Payments to Help Hospitals Care for Illegal Immigrants
By Robert Pear
The New York Times
May 10, 2005
The Bush administration announced on Monday that it would start paying hospitals and doctors for providing emergency care to illegal immigrants.
The money, totaling $1 billion, will be available for services provided from Tuesday through September 2008. Congress provided the money as part of the 2003 law that expanded Medicare to cover prescription drugs, but the new payments have nothing to do with the Medicare program.
Dr. Mark B. McClellan, administrator of the Centers for Medicare and Medicaid Services, said a hospital should not directly ask a patient “if he or she is an undocumented alien.”
The Bush administration abandoned a proposal that would have required many hospitals to ask patients if they were United States citizens or legal immigrants.
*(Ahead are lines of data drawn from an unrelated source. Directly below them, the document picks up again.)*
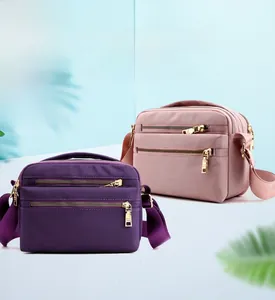 Waterproof nylon crossbody bags in purple and pink with gold zippers and adjustable straps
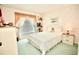 Bedroom with a white comforter on a queen bed and decorative dolls on shelves at 2836 Featherstone # 2836, Holiday, FL 34691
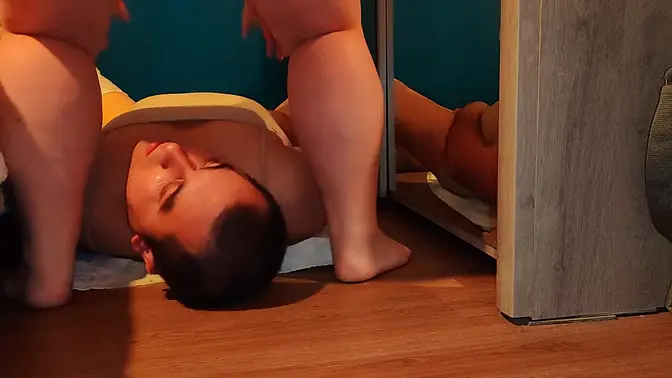 Lusty girl in lingerie teasing with her ass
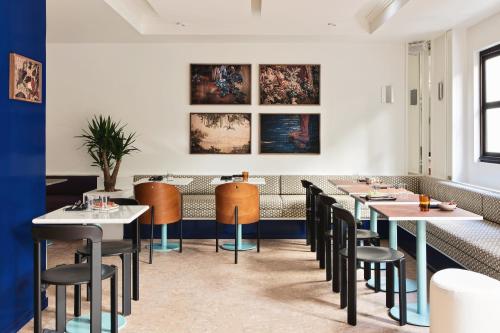 巴黎Hôtel Rosalie的用餐室配有桌椅和壁画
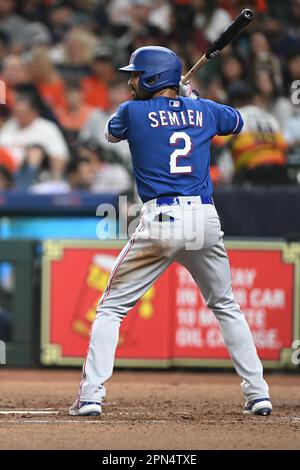 Texas Rangers second baseman Marcus Semien warms up during the first ...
http://www.nytimes.com/2005/05/10/politics/10health.html
From CMS: Section 1011. Federal Reimbursement of Emergency Health Services Furnished to Undocumented Aliens:
http://www.cms.hhs.gov/providers/section1011/
Comment: Using federal tax funds to pay for medical care for undocumented residents is certainly highly controversial and will provoke considerable comment, much of it negative. But another perspective should be included in the debate.
California will be receiving the largest allocation of these funds, representing the magnitude of the immigrant problem within the state. When the participants in the Health Care Options Project studied the various models of reform for California, the costs of care for undocumented residents were a consideration.
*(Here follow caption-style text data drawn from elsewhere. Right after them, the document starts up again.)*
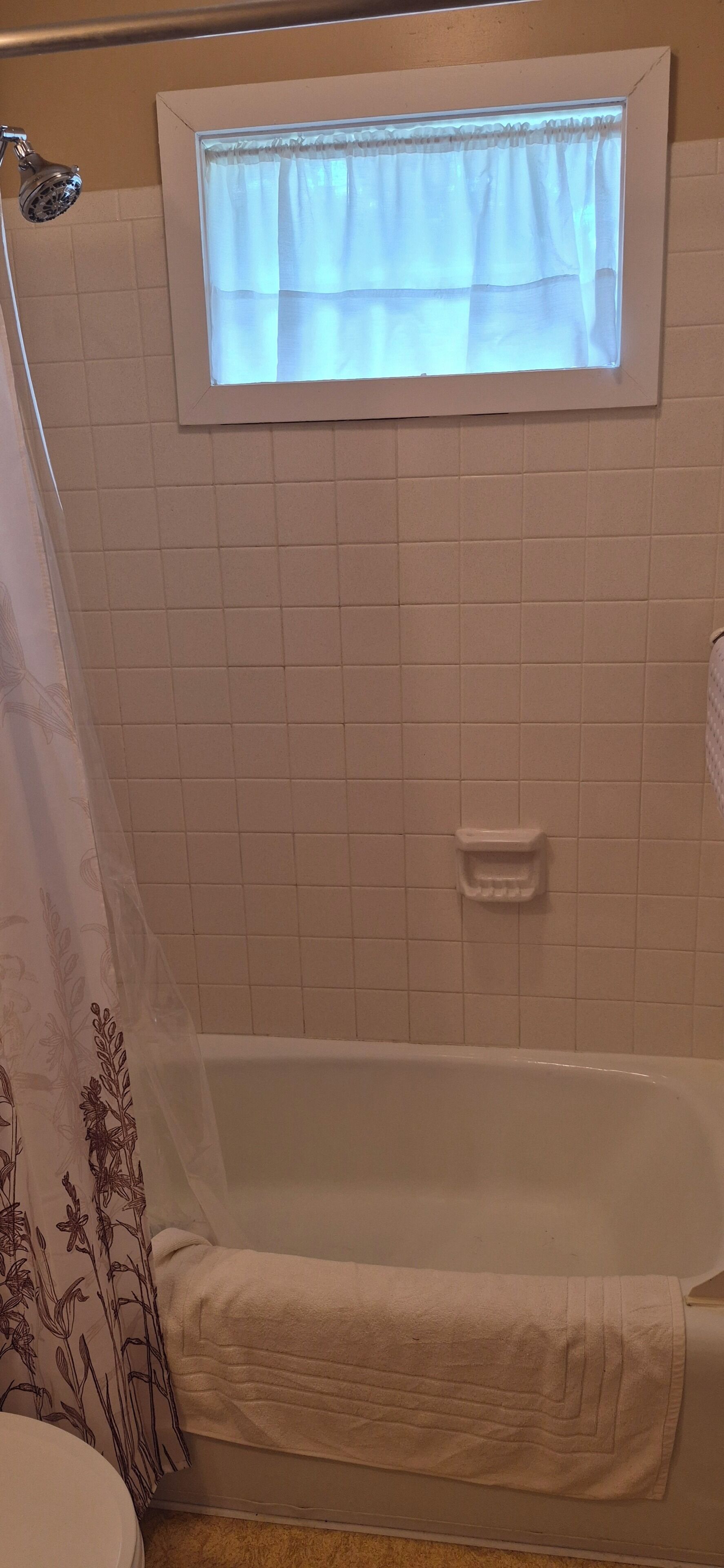 A bathroom with a bathtub, a shower curtain, a window with curtains, and a towel rack.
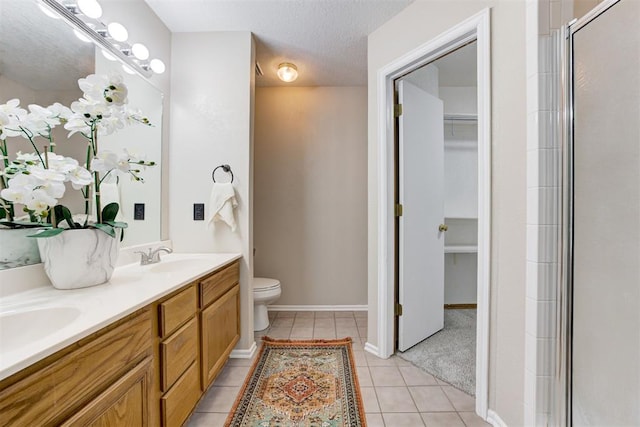 619 Rimrock Rd, Edmond, OK 73034 - bathroom with a spacious closet, double vanity, toilet, tile patterned flooring, and a shower with door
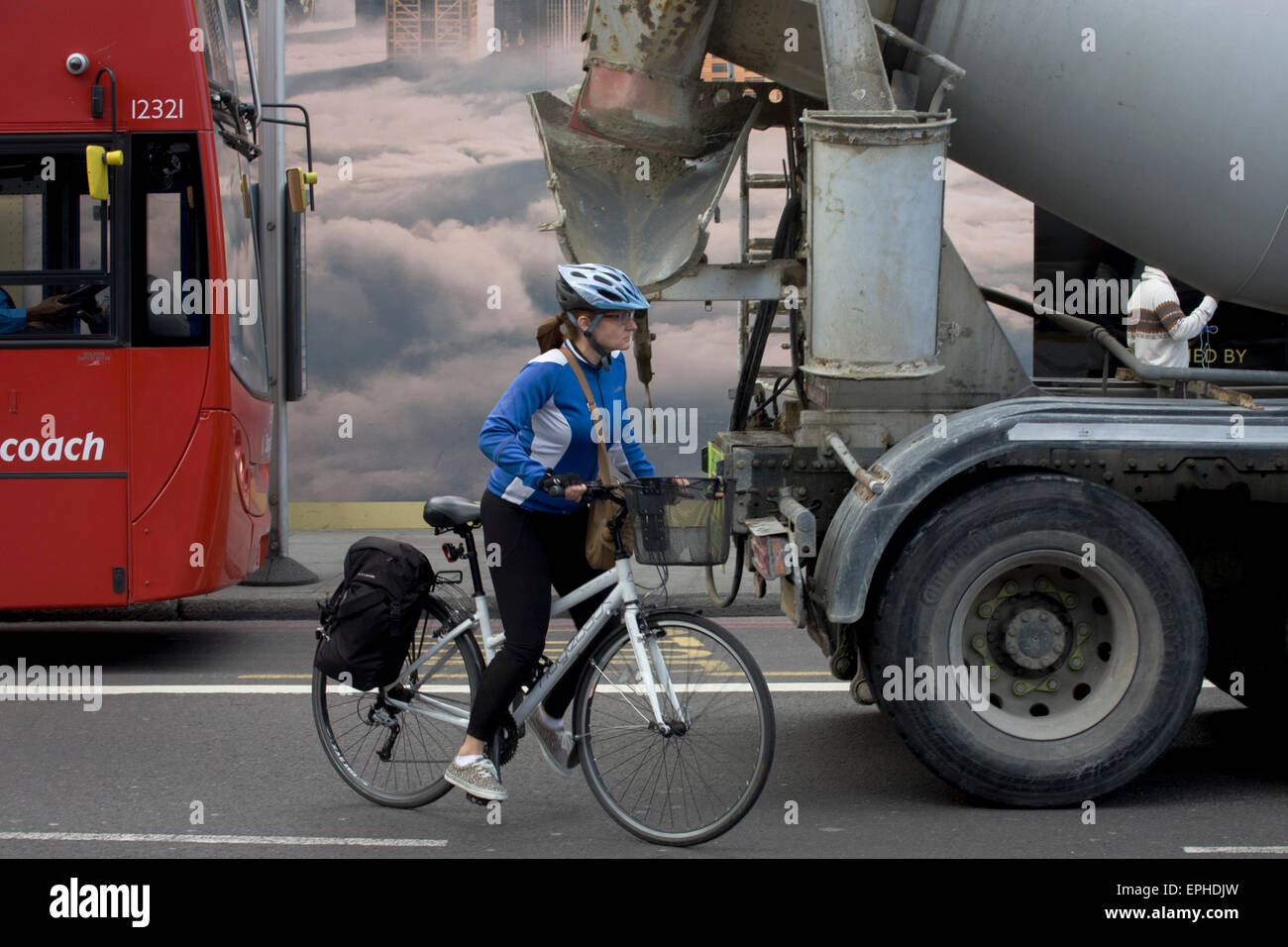 Woman cyclist starts to overtake a stationary cement mixer lorry in Shoreditch, London. Stock Photo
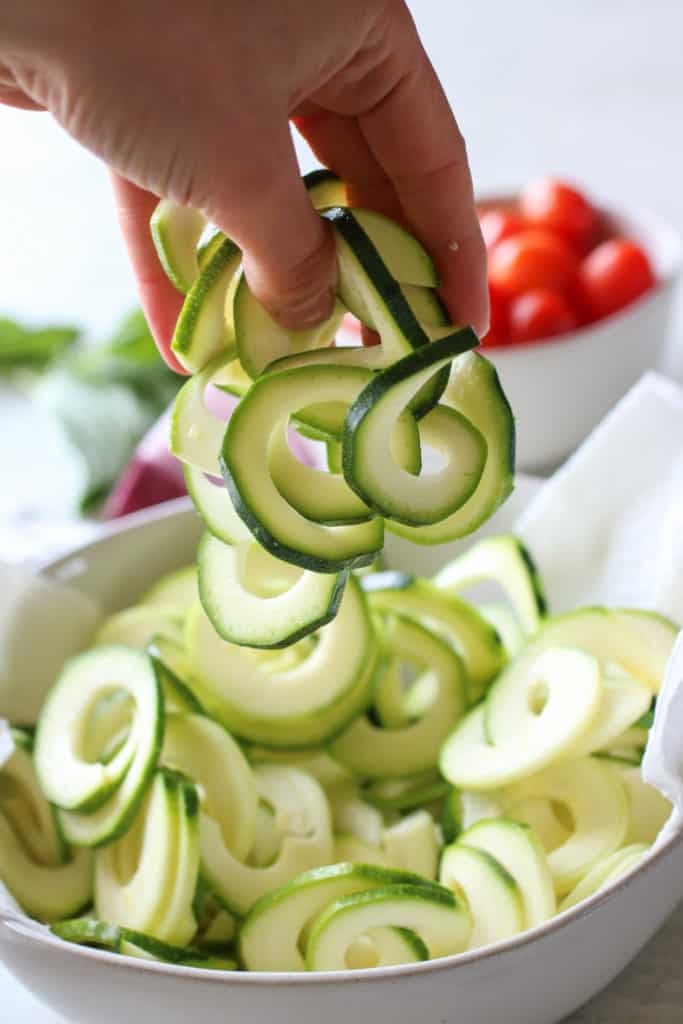 A hand holding a handful of zucchini noodles over a bowl of them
The team of physicians from the University of California at San Francisco that developed one of the single payer models elected to include undocumented residents in their proposal. An independent microsimulation of their model demonstrated that truly comprehensive care could be provided for absolutely everyone, including the undocumented, while reducing health care costs for Californians by over $7 billion.
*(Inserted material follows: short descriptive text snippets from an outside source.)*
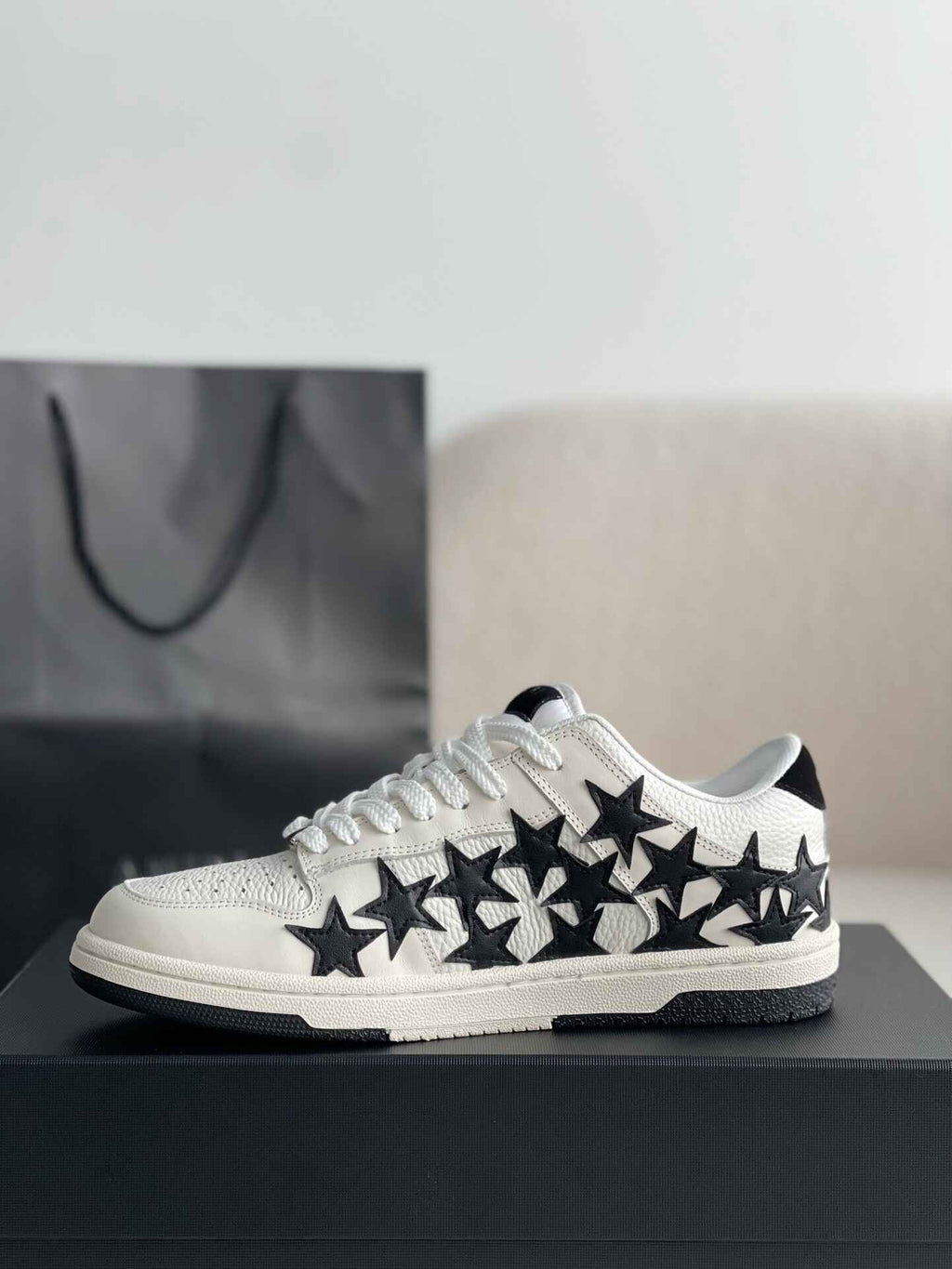 Amiri Star Burst Low – White Grained Leather & Black Stars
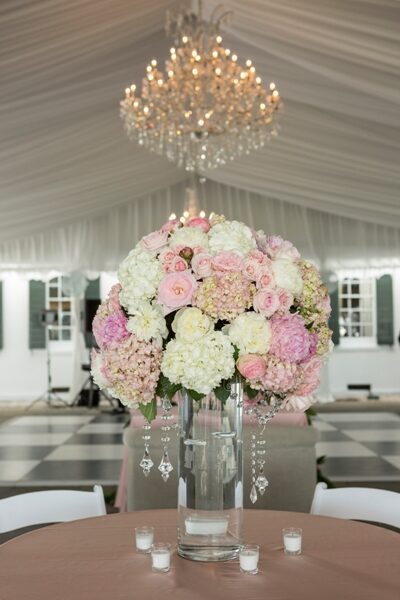Elegant bouquet of white and pink flowers in a glass vase at a formal event.
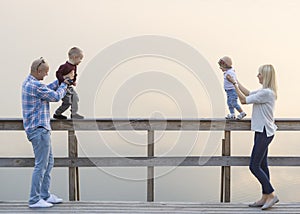 Happy family of two parents and children, one boys, baby girl, have good time on the river jetty. Sunset.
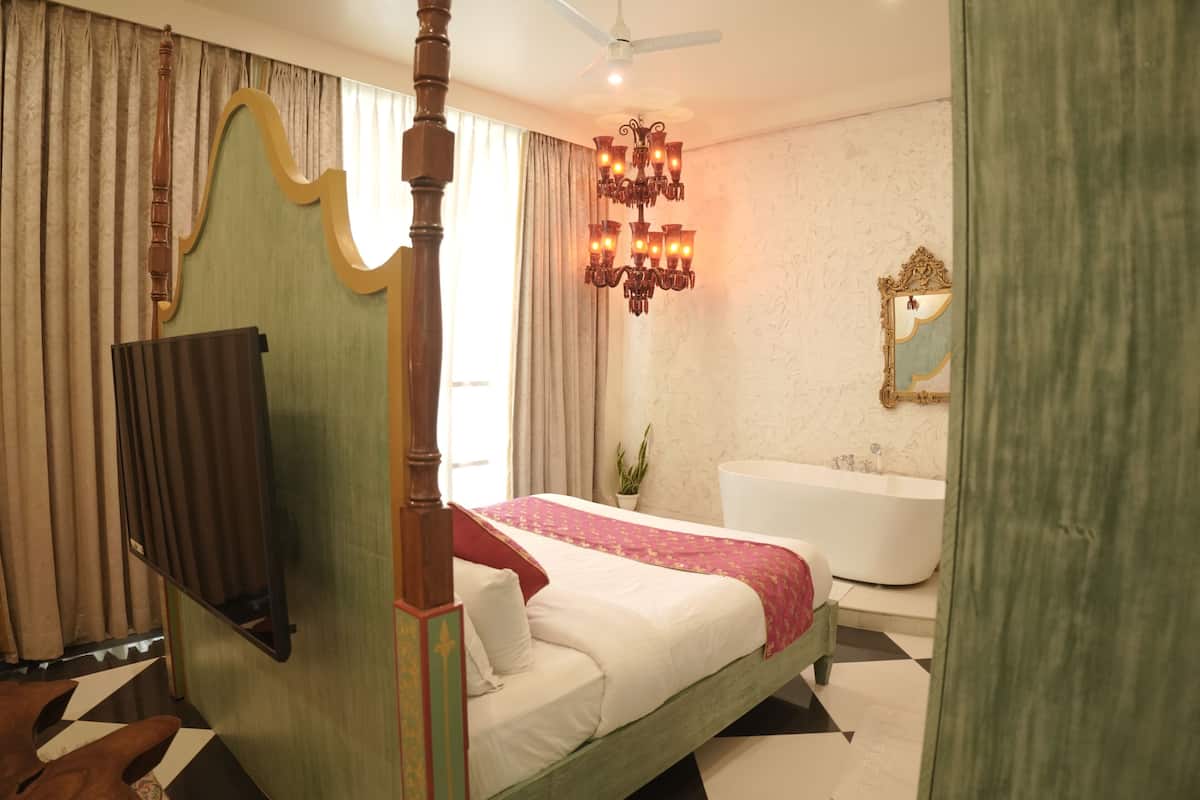 A bedroom with a four-poster bed, a chandelier, a bathtub, and a mirror on the wall.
If the undocumented were excluded from coverage, the costs of these emergency services would still have to be picked up, either by cost shifting or through government subsidization. Providing affordable access to routine care and preventive services would offset at least part of the costs of expensive emergencies that could have been averted through the provision of more timely and appropriate care, not to mention reducing the costly administrative burden of a fragmented system of funding care. Besides, if establishing a single system meant that we had a more effective and less expensive system for the rest of us, would we really begrudge the fact that everyone would be included?
The physician authors of the UCSF proposal (J. Kahn, V. Lingappa, K. Farey, T. Bodenheimer, K. Grumbach, D. McCanne) believe that everyone should have affordable access to health care. It is reassuring to see that Congress and the Bush administration agree, to a certain extent, that no person should be refused care when really in need, and that the government should use public funds to help ensure access to that care.
In no way have we begun to resolve the debate over undocumented immigration. But, with the support of a conservative government, we have moved much closer to the principles that everyone should have access to health care, and that it should be funded in a more equitable manner. That’s a great leap forward on the path toward health care justice.